Document extract Block Start

How to delimit this text file? strtok - c++

so there's a text file where I have 1. languages, a 2. text of a number written in the said language, 3. the base of the number and 4. the number written in digits. Here's a sample:
francais deux mille quatre cents 10 2400
How I went about it:
struct Nomen{
char langue[21], nomNombre [31], baseC[3], nombreC[21];
int base, nombre;
};
and in the main:
if(myfile.is_open()){
{
while(getline(myfile, line))
{
strcpy(Linguo[i].langue, strtok((char *)line.c_str(), " "));
strcpy(Linguo[i].nomNombre, strtok(NULL, " "));
strcpy(Linguo[i].baseC, strtok(NULL, " "));
strcpy(Linguo[i].nombreC, strtok(NULL, "\n"));
i++;
}
Difficulty: I'm trying to put two whitespaces as a delimiter, but it seems that strtok() counts it as if there were only one whitespace. The fact there are spaces in the text number, etc. is messing up the tokenization. How should I go about it?

strtok treats any single character in the provided string as a delimiter. It does not treat the string itself as a single delimiter. So " " (two spaces) is the same as " " (one space).
strtok will also treat multiple delimiters together as a single delimiter. So the input "t1 t2" will be tokenized as two tokens, "t1" and "t2".

Document extract Block End

_What this task involves_.
Reproduce the passage of the strtok thread between "so there's a" and "while(getline(myfile, line))", inclusive.

Material supplied Block Start

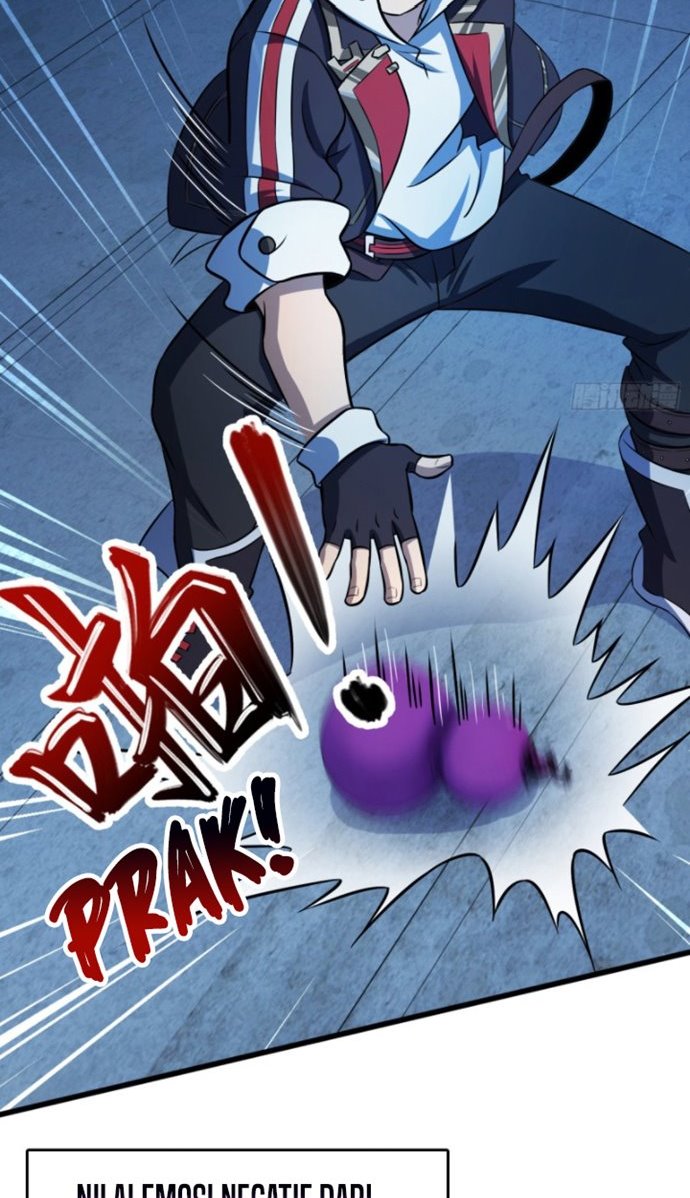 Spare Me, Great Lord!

Material supplied Block End
Material supplied Block Start

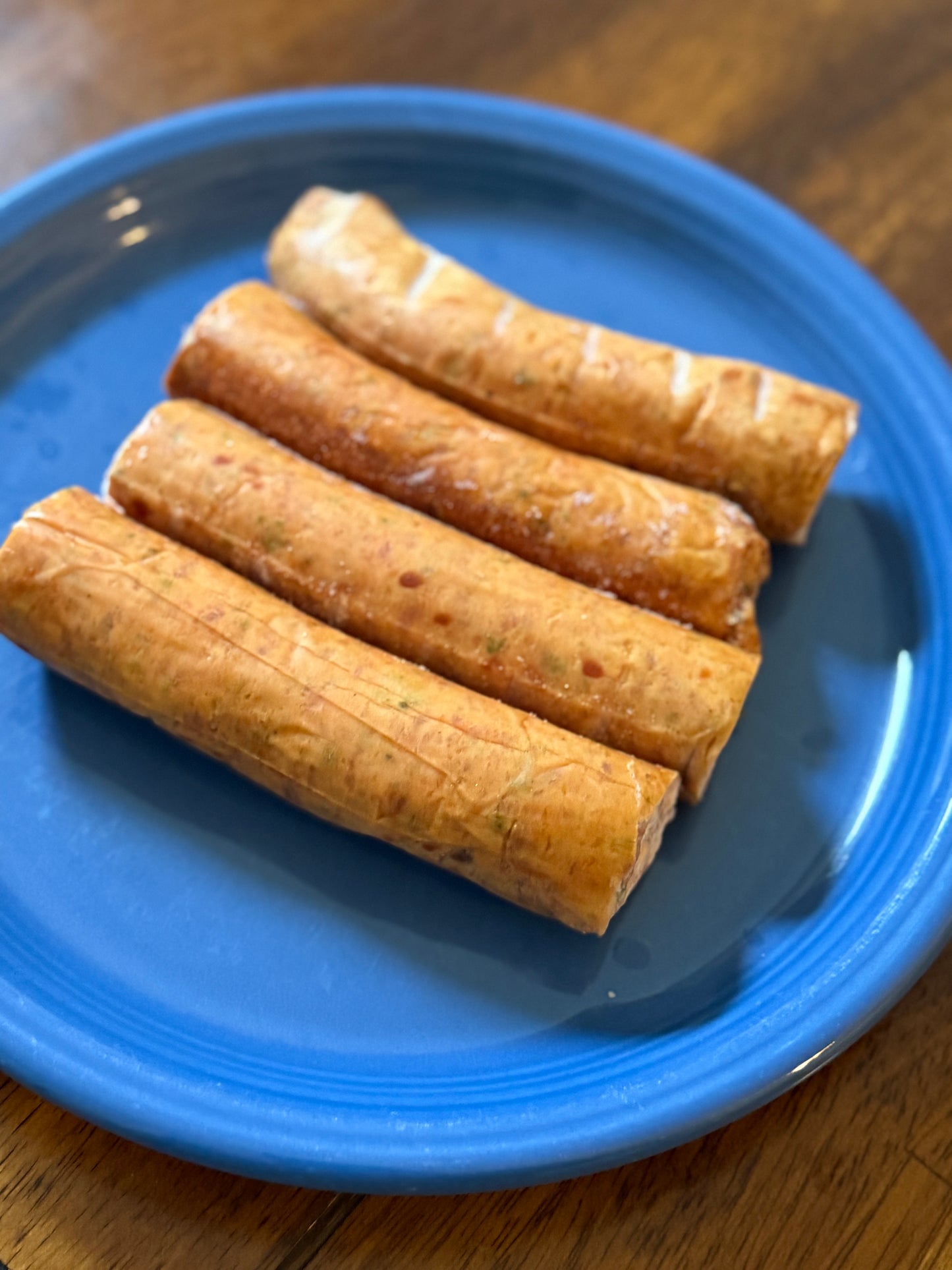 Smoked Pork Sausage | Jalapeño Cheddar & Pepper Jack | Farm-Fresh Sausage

Material supplied Block End

_Answer for this exercise_.
so there's a text file where I have 1. languages, a 2. text of a number written in the said language, 3. the base of the number and 4. the number written in digits. Here's a sample:
francais deux mille quatre cents 10 2400
How I went about it:
struct Nomen{
char langue[21], nomNombre [31], baseC[3], nombreC[21];
int base, nombre;
};
and in the main:
if(myfile.is_open()){
{
while(getline(myfile, line))